Here’s a couple of examples:
Pre Intubation Checklist:
Check BSL – don’t intubate hypoglycemia
Check K+ on VBG – no sux if K+ high – femoral stab if no IV access
Check Laryngoscope handle/light
Check backup handle/light
Check & size ETT/cuff
Check & size LMA
Check BVM/O2 supply
Check patient position – ear to sternal notch
Check Vital signs – normalise as able
Check drugs & doses
Check & allocate staff roles before commencing
Check difficult airway trolley – cric kit at bedside
Communicate failed intubation plan to team
You can see how having a nurse standing next to you reading these items out while holding a red pen and a clipboard would minimise the chance of a bad intubation attmept!
Pre Lumbar Puncture:
Check for raised ICP – Clinically
CT If indicated
Check Platelets +/- coags – reconsider need if Plts < 50
Check for petechial rash (contra-indication in some jurisdictions)
Check for local skin infection
Check for previous back surgery
Check ability to maintain patient position
Check nurse assistant available for whole procedure
Check that lab able to process samples (BEFORE procedure commences)

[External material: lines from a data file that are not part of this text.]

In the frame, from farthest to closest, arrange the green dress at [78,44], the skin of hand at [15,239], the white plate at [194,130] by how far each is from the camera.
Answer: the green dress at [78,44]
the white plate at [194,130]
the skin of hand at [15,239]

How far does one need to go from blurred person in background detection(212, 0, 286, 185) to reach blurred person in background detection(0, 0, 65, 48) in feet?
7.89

Explanation & Consent verbal/written
I just made these up off the top of my head, but you can see, in our job, with the constant interruption to our thought processes, where it’s quite easy to forget or be distracted from one or two items on a checklist, how these sorts of lists could help avoid complications, and even potential disasters.
While the information you need to know to write these lists is all in the books, combining this with practical experience and sequencing of tasks is what helps create checklists, and like all dynamic tools, they need to be frequently revised before the optimal checklist is created. The practical application of this knowledge is also what turns it from a “list” (that you need to know for an exam) to a “checklist” that you can actually use in your day-to-day work.
I’d thoroughly recommend The Checklist Manifesto: How to Get Things Right to anyone studying for ACEM Primary or Fellowship Exams, and any experienced Emergency Physicians who want to improve their practice and teaching.